Laboristas, ¿cambio de líder o nuevo rumbo? Peor pintan las cosas para el Partido Laborista, que cosechó la cuarta derrota consecutiva en unas elecciones generales. Lo bueno que tiene la cosa para los de Jeremy Corbyn es que tendrán poco tiempo para digerir el fracaso electoral, debido a la velocidad que Johnson quiere imprimir a la cuestión del Brexit. Además, al haber perdido capacidad de influencia en Westminster, dispondrán de la oportunidad de poner orden en su propia casa.
Tras la derrota electoral, se han alzado voces en el seno laborista que piden un retorno a posiciones más centristas, quizá añorando los tiempos de Tony Blair y su Nuevo Laborismo. Sin embargo, ese retorno al pasado parece poco probable, ya que, entre otras cosas, el propio Corbyn no abandonará el barco hasta culminar el proceso de reflexión que ha anunciado. La dirección del partido, además, culpa al Brexit de todos sus males; tanto Corbyn como John McDonnell, su mano derecha y principal ideólogo de la formación –que, por cierto, ya ha anunciado que no seguirá en la dirección laborista–, insisten en que sus propuestas eran populares entre el electorado, solo que estos no supieron entenderlas ni valorarlas.

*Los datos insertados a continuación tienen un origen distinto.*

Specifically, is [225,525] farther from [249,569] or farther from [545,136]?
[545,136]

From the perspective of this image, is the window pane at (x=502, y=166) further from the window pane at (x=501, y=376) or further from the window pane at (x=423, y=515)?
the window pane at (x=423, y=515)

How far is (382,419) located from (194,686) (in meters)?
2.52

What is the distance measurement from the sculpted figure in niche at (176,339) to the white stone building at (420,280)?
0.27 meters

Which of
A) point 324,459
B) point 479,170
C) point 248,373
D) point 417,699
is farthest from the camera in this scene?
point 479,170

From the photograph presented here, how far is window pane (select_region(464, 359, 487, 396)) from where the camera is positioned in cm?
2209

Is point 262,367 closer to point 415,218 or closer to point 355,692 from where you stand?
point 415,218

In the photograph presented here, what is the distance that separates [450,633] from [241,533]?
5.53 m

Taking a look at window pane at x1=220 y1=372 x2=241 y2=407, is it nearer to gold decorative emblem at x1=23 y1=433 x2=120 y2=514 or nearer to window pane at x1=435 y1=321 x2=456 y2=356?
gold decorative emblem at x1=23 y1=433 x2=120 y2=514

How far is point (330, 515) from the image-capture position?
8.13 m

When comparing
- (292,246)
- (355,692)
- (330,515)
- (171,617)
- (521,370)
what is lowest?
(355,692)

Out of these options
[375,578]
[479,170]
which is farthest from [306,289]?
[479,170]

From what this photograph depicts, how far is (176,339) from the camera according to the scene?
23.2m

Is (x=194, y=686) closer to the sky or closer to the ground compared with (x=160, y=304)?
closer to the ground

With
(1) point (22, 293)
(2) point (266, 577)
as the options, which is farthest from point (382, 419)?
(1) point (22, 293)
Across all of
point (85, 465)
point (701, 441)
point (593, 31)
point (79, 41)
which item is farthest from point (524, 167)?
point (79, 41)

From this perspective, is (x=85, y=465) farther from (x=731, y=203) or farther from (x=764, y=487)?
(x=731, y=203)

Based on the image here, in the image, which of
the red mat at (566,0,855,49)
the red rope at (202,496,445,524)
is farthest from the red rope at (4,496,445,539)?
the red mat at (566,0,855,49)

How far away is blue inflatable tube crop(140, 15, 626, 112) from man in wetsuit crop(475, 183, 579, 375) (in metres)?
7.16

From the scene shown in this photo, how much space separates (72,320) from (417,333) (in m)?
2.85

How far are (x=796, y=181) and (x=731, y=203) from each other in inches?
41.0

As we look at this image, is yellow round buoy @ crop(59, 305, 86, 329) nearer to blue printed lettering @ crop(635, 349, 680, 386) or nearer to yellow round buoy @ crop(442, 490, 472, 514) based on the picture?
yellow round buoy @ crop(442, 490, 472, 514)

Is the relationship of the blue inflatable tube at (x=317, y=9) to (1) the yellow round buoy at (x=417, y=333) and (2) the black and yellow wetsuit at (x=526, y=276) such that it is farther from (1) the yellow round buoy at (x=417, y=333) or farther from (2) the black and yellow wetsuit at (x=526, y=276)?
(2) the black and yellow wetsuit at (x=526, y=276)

Pero lo peor es que las bases ya intuían el desastre. Mucho se ha hablado sobre la impopularidad de Corbyn –aunque también de la desconfianza que generaba Johnson–. En ese sentido, la narrativa que se ha impuesto tras el paso por las urnas es que los activistas que recorrieron el país puerta a puerta eran acribillados a preguntas sobre su líder, y no sobre las propuestas que este ponía sobre la mesa, hecho que no hace más que acrecentar las dudas laboristas sobre la figura de Corbyn y su idoneidad para el cargo.
Personalismos aparte, la nueva dirección laborista tendrá que definir el carácter que quiere imprimir al partido de cara al futuro. El Brexit ya ha dejado su huella en la política británica, y sus consecuencias serán para largo. En esa tesitura, el Partido Laborista tendrá que decidir si quiere ser un partido metropolitano, o bien prefiere volver a las andadas y abrazar a sus bases históricas: la clase obrera de las zonas hoy postindustriales. Es decir, tendrá que decidir si quiere ser el partido que se ha impuesto en el distrito estudiantil de Canterbury, en el sudeste de Inglaterra, o la formación que ha perdido su escaño en Bolsover, bastión laborista que se sitúa al noreste de las Midlands.
Una vuelta a las andadas supondría un giro conservador en lo social, y un partido más patriótico y antieuropeísta en lo político –que, a su vez, cuenta con una militancia mayoritariamente proeuropea–. Por ello, el reto de la formación será mantener un equilibrio entre esos dos flancos; es decir, fusionar el radicalismo de los últimos años con los cimientos más tradicionales sobre los que se ha sustentado el partido históricamente. Para ello, está claro que va a haber un relevo en la dirección del partido, aunque a día de hoy no esté claro cuándo se va a llevar a cabo. Sea cuando sea, la pregunta que los laboristas se tienen que hacer es hasta qué punto quieren cambiar el rumbo emprendido por el corbynismo.